Source:
..............................

# My 2009 Fuji Team Road Bike



## TheDarkAce (Jun 15, 2008)

Finally got her put together from my local LBS. I think she looks pretty good. Have not had a chance to ride her yet due to the weather. But as soon as it gets sunny we are on the road. Comments welcome. Ride on.

Specs: 

3T handlebar, stem, and seatpost
San Marco Aspide Lorica saddle
Forte Groupo (carbon brifters and rear derailleur)
Yakazuma cables
FSA SLK Compact Carbon Crankset
Synergy PBO Carbon Clinchers
Conti GP 4000 tires
Cinelli bar tape
Ultegra SL brakeset
Crank Brothers Candy SL


----------



## raymond7204 (Sep 22, 2008)

Looks nice. I'm REALLY curious as to how well the Forte group works.

I've been considering using that group for a second bike, but am hesitant until I learn more.

Ray


----------



## broschb (Jun 22, 2008)

*Love it*

Please post a review on the forte components as well, I have seen them and wondered about them as well. But they look nice.


----------



## dmanmar (Nov 20, 2009)

*Nice setup!*

Wow! That almost looks similar to my bike with the spinergy wheels. Hope you don't mind me posting a pic of mine on your thread. That's if I can get the picture part right. :mad2:


----------



## TheDarkAce (Jun 15, 2008)

dmanmar said:


> Wow! That almost looks similar to my bike with the spinergy wheels. Hope you don't mind me posting a pic of mine on your thread. That's if I can get the picture part right. :mad2:


I like it. I always wondered how my bike would look with blue bar tape. Could be an option once the white bar tape gets too dirty. What groupo you using? Ride on.


----------



## TheDarkAce (Jun 15, 2008)

broschb said:


> Please post a review on the forte components as well, I have seen them and wondered about them as well. But they look nice.

..............................

Provided records:
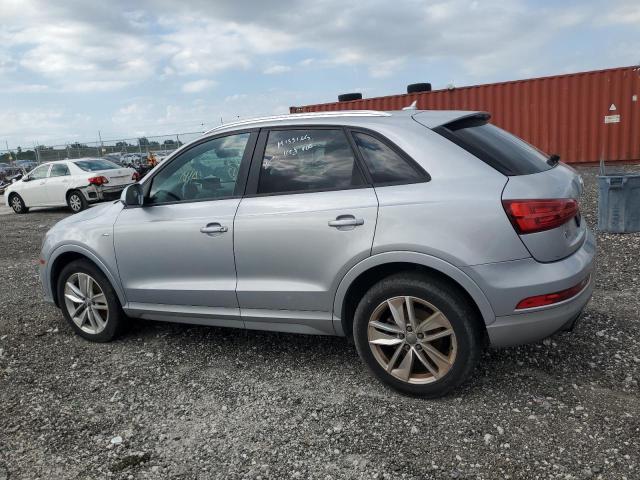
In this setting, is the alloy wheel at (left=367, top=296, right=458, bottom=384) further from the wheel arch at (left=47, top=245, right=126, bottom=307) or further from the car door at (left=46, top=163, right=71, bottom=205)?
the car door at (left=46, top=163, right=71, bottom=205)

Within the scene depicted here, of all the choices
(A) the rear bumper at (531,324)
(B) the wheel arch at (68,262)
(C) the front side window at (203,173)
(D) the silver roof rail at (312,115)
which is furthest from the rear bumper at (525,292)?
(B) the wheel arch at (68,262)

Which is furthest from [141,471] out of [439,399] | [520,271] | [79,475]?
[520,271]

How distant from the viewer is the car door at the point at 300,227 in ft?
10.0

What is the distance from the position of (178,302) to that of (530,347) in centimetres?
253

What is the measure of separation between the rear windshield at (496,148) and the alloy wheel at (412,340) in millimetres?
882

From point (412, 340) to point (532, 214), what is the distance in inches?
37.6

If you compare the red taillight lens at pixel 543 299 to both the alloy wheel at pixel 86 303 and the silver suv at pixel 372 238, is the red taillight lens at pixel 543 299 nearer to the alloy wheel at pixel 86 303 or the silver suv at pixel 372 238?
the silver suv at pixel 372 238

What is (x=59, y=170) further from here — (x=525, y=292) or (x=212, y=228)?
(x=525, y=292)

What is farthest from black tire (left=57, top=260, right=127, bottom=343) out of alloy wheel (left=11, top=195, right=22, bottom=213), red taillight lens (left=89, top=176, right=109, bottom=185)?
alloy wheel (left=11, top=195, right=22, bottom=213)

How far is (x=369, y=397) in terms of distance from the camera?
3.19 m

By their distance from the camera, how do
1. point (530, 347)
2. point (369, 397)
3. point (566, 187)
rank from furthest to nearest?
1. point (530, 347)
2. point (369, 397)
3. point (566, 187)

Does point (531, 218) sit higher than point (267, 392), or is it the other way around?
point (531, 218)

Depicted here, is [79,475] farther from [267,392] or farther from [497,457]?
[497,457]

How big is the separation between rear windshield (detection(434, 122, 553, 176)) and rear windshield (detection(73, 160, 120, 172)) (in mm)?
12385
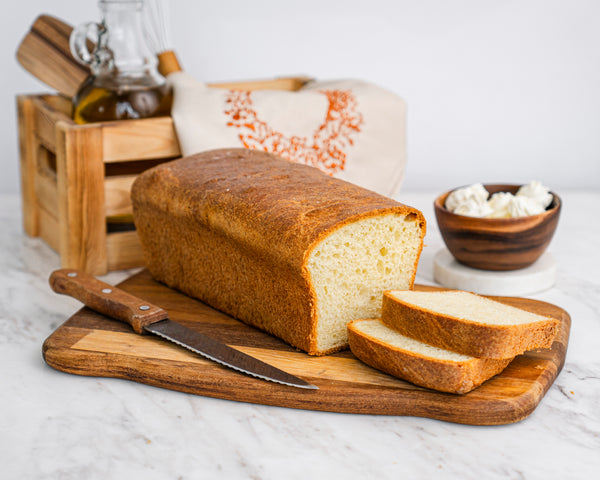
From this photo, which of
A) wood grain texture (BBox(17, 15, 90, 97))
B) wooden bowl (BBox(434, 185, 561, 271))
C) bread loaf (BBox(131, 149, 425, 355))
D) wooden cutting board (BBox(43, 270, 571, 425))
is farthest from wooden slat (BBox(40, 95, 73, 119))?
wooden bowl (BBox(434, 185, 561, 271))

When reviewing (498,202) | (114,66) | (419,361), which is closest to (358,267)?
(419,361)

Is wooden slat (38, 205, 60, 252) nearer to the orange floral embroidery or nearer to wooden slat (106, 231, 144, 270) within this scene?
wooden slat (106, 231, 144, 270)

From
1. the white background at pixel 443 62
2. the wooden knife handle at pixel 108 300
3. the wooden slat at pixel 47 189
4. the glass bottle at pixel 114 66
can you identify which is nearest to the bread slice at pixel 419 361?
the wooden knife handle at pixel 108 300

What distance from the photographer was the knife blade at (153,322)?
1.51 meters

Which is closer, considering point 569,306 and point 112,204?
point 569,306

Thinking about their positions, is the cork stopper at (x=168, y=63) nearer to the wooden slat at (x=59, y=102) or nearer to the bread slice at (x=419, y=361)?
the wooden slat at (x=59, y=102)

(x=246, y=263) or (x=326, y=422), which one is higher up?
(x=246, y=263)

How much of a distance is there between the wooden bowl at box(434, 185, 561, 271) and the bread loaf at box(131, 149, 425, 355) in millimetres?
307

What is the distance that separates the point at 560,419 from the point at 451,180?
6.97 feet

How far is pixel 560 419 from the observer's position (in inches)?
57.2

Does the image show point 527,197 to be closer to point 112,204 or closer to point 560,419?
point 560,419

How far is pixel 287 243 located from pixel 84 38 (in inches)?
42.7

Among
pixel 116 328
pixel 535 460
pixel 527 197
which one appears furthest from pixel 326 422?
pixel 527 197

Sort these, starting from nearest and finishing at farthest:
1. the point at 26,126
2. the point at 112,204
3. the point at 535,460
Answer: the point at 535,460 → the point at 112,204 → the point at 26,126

..............................

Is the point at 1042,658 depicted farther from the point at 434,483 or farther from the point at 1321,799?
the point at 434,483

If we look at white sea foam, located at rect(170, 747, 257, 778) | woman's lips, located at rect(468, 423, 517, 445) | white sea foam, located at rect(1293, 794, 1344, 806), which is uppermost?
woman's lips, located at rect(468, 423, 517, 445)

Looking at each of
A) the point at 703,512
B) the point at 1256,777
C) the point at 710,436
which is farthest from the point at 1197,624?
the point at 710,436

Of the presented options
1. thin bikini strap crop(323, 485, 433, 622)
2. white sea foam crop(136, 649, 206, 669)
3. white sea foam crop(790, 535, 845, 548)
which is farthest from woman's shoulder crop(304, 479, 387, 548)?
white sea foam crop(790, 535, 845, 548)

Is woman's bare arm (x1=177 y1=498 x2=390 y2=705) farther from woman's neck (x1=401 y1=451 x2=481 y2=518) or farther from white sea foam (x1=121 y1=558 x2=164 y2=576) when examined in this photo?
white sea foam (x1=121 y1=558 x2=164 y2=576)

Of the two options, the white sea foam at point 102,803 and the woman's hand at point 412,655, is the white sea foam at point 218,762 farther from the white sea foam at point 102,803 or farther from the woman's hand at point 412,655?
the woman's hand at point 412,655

..............................

Required tasks:
- 1) According to the spec list in the thread about the 2009 Fuji road bike, which tires are on the bike?
- 2) Carry on the forum thread about the 2009 Fuji road bike, starting after the last quoted post.

Answers by task:
- 1) Conti GP 4000 tires.

- 2)
Completed my first 15 mile ride with the new bike. The Forte groupo felt very solid with really smooth shifting. I had Ultegra before on my Cannondale road bike and the Forte seems to be just as precise. Tried shifting while climbing to see if there would be any jump and it was still smooth and quiet. The triggers takes a little getting used to but using two fingers to up or down shift makes it really easy. Shifting from small ring to big ring on the front went without a hitch and was quite smooth. The ability to trim is a plus. Now the only question is the durabillity. Only time and many more miles will tell. Will keep you all posted. For the price point of this groupo compared to Shimano Ultegra, looks like a winner. Ride on.


----------



## dmanmar (Nov 20, 2009)

I have a mix of 105/Ultegra/FSA. I wanted to go with the white tape at 1st, but the LBS didn't have it. I will buy some Fizik white handlebar tape this summer. Also got a new carbon fiber stem and CF stem cap on ebay. Just waiting for that thing to come in the mail.

I'm glad to hear that the forte group is working out.


----------



## iluvsette (Mar 20, 2010)

*2008 Fuji Team*

I just purchased a 2008 Fuji Team new in box bike. The price was great and I couldn't pass it up. Can't wait to get on a carbon bike. Hope it gets here before next week cause we are doing a 60 miler in the mountains! Oh yeah!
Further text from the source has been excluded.